# Hauntforum Gathering...?



## Frighteners Entertainment

If something like this could happen....where would be the place to host it?

comments please!


----------



## Devils Chariot

I think part of finding a place everyone can afford to go to is not just the physical location, but can you easily get affordable airfare there, If Mayors Income, Tennesee is centrally located ( i know it isnt) but it cost $800, takes three connecting flights, and is a hundred mile drive by rental car, tha'ts worse than making it vegas or some other big place, which might be only $350 on any given day, round trip.


----------



## jdubbya

lewlew, motel sixx and myself vote for Eerie, PA. Appropriately named, lots of places to stay/eat/drink/drink/did I mention drink?
I think a location accessible to Zombie-F would be a main consideration, ergo someplace in the north east/New England region.

| GOAL 1 |
Decide whether each statement agrees with the forum thread above about a Hauntforum gathering. Answer yes or no for each, and quote the words from the thread that settle it.
(a) Devils Chariot suggests a trip to Vegas might cost $350 round trip.
(b) jdubbya is the only one voting for Eerie, PA.
(c) Devils Chariot claims Tennessee is centrally located.
| GOAL 2 |
Write the next post in the forum thread about a Hauntforum gathering, following on from jdubbya's reply.

| DATA |
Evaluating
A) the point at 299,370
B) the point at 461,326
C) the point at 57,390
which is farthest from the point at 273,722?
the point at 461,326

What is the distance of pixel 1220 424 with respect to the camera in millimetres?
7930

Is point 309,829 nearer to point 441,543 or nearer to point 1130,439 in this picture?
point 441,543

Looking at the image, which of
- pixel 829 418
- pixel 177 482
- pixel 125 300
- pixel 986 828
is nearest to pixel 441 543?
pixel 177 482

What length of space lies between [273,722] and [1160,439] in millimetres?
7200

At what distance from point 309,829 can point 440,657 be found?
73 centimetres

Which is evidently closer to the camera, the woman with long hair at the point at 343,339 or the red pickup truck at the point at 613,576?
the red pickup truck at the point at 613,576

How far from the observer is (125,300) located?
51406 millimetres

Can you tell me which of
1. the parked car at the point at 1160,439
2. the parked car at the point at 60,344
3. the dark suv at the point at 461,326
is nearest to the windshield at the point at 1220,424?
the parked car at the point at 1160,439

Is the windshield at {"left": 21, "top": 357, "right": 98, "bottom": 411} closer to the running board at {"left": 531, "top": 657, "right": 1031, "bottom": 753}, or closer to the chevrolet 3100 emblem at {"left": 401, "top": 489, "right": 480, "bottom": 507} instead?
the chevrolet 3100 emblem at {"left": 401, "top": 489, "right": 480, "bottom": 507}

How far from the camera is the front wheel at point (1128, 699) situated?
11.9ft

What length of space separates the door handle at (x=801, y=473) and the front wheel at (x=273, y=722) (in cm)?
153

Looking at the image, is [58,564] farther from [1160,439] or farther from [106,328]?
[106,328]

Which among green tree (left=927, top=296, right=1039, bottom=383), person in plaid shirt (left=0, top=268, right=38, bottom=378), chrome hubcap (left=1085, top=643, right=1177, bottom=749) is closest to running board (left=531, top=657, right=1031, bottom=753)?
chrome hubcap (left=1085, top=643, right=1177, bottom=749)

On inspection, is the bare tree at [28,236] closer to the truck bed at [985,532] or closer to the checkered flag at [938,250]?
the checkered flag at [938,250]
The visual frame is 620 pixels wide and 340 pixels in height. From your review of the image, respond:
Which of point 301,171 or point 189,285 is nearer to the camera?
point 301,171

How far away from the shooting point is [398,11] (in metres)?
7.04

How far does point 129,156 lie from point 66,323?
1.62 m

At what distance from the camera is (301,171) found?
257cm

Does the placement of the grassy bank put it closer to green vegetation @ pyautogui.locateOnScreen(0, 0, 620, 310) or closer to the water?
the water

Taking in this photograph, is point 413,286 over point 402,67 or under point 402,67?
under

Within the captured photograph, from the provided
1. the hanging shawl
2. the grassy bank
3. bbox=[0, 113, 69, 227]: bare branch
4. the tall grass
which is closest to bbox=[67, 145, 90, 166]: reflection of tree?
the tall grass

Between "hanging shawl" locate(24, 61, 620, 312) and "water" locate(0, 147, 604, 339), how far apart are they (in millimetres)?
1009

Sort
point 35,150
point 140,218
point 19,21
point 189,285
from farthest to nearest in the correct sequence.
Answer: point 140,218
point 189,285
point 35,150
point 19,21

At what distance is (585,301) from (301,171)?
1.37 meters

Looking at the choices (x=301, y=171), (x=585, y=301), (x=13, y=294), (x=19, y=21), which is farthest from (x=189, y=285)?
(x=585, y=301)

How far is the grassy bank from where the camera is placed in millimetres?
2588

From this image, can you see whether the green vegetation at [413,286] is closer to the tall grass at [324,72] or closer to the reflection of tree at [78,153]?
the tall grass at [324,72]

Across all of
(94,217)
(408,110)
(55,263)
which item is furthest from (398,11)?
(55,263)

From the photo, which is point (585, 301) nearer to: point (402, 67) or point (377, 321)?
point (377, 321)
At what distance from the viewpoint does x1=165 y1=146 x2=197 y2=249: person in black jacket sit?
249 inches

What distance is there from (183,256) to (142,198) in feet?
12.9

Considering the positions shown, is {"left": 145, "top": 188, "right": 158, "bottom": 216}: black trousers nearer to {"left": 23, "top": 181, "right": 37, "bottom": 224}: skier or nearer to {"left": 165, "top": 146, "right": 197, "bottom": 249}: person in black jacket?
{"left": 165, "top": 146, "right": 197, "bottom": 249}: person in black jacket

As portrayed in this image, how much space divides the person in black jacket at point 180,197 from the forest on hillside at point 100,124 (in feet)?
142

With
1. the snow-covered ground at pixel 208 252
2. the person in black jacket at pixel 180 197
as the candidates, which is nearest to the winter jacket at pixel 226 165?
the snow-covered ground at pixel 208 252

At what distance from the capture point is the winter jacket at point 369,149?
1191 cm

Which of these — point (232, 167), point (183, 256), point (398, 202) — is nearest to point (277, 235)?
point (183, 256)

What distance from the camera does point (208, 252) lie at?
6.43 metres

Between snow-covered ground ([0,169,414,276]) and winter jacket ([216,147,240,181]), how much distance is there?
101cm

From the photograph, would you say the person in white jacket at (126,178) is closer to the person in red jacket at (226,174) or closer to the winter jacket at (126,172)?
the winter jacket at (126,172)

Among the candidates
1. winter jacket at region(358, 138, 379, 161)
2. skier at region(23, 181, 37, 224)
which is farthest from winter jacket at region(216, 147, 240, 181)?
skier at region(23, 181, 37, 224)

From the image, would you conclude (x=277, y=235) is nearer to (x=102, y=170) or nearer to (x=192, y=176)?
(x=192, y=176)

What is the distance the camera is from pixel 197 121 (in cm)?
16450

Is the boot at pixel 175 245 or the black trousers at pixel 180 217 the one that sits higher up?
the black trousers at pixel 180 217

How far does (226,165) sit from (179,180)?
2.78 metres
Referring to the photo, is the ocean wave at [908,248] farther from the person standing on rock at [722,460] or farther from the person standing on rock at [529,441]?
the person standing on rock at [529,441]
==
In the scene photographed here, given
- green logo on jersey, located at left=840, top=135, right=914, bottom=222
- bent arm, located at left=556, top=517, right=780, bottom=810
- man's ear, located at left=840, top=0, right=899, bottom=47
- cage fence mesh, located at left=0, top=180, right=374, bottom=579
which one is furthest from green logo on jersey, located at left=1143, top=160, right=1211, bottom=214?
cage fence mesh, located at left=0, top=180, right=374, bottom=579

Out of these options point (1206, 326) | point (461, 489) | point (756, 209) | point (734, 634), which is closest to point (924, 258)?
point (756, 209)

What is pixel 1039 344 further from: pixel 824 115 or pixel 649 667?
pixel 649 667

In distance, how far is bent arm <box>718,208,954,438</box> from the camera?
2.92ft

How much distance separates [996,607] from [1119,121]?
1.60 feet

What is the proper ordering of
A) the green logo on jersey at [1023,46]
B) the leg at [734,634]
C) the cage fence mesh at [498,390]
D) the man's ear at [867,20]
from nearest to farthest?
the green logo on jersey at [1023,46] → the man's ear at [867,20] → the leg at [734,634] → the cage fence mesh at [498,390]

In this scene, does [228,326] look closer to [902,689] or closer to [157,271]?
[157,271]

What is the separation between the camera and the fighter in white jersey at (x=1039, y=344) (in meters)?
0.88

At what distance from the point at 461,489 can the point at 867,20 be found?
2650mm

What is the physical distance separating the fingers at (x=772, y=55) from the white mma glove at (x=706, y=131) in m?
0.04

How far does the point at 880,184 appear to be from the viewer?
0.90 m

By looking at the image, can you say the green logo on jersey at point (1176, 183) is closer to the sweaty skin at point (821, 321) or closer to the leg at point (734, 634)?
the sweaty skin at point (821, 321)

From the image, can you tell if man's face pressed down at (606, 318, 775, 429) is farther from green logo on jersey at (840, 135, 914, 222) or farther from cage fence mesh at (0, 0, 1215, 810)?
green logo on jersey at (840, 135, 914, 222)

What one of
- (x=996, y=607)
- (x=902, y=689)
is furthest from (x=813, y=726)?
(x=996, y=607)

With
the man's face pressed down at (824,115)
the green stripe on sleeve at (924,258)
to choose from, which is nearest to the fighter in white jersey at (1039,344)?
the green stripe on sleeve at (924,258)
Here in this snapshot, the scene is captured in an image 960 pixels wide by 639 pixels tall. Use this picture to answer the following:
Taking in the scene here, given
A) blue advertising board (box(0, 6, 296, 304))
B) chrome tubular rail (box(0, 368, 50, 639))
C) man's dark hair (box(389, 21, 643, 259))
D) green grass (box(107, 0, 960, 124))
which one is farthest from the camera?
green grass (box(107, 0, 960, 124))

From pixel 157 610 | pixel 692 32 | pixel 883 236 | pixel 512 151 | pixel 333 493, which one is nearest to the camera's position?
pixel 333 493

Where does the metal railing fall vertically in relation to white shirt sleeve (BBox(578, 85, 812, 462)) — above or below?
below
==
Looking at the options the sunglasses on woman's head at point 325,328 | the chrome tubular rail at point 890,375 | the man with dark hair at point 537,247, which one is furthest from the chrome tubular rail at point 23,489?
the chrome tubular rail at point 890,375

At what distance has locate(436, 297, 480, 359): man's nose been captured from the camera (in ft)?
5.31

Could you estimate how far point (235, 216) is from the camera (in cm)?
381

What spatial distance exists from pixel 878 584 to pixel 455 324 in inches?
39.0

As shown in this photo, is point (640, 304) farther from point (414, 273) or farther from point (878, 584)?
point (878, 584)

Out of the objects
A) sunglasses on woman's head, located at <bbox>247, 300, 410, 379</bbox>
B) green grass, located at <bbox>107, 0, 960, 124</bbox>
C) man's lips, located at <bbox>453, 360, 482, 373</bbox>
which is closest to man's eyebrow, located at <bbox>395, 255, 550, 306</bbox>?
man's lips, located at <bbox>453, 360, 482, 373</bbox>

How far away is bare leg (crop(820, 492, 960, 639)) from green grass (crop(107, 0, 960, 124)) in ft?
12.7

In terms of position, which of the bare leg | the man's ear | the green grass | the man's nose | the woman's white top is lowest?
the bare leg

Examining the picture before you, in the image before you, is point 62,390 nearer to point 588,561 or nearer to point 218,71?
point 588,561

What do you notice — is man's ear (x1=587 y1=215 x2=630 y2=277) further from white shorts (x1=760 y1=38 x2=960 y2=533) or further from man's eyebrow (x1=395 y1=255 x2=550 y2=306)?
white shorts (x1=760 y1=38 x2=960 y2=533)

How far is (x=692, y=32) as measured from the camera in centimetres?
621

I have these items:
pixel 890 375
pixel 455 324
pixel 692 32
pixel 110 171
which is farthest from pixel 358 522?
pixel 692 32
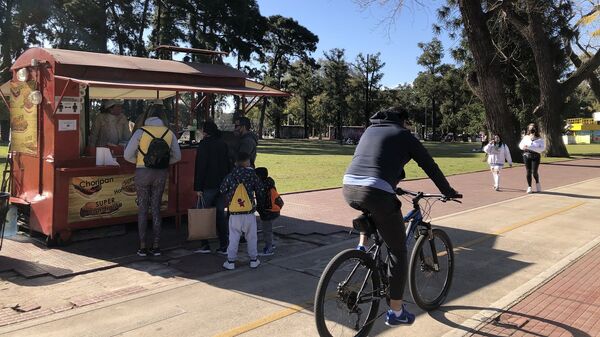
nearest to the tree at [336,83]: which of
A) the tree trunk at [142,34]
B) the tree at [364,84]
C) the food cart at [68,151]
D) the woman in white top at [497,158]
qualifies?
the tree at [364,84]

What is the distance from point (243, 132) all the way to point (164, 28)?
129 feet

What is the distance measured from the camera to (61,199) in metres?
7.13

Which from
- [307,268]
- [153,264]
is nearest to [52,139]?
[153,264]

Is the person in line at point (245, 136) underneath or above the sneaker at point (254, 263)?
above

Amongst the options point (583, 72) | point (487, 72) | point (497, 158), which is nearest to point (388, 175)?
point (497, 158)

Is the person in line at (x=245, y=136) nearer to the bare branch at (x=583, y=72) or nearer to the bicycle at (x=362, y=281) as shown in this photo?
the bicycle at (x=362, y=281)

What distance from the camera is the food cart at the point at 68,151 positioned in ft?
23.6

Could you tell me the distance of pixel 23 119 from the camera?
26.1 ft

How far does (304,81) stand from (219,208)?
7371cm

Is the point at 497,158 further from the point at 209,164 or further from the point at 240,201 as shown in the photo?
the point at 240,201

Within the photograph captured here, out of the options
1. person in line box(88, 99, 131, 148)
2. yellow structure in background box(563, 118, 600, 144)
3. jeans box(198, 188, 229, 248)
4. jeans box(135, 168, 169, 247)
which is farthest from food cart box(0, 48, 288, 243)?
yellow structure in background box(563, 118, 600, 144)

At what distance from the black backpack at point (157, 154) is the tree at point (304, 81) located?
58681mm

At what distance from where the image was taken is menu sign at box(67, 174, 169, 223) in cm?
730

| EXPECTED OUTPUT 1 |
(a) Yes: "which might be only $350 on any given day, round trip."
(b) No: "lewlew, motel sixx and myself vote for Eerie, PA."
(c) No: "If Mayors Income, Tennesee is centrally located ( i know it isnt)"

| EXPECTED OUTPUT 2 |
----------



## Just Whisper

Maybe you could do a poll. Choose 5 locations (NE, SE, NW, SW and central just for example). Put those cities in the poll and let each person choose which location would work best for them. then choose the location that would afford the highest attendance. You would have to ask people who actually had no intention of really coming NOT to vote.

Just a suggestion. But maybe it sucks.


----------



## HibLaGrande

Niles Michigan, so we could all go to the Niles haunted house, and I would not have to leave town,


----------



## HibLaGrande

we could make this a new spook capital USA

We are smack dab in the middle of Chicago, Indianapolis, Detroit and Grand rapids.


----------



## HibLaGrande

Cleveland! at that spooky castle looking place, can't remember what it is called now. I posted a link here a long long time ago.


----------



## Dixie

I think JustWhisper had a great idea.... doing a poll and seeing who could get the highest attendance....


----------



## Draik41895

Graceland,Graceland,Graceland!!!!!!!!!!!!!!!!!!!!!!!




or dinseyland,its quite haunted,more haunted than disney world!well go on the tower of terror!!!!!!


----------



## RoxyBlue

You should have it at your house, FE. Give everyone who comes a paint scraper and tell them there's a special treasure hidden somewhere under all that old paint on your house


----------



## Frighteners Entertainment

I love it!!!
but I think I'm a little far too north.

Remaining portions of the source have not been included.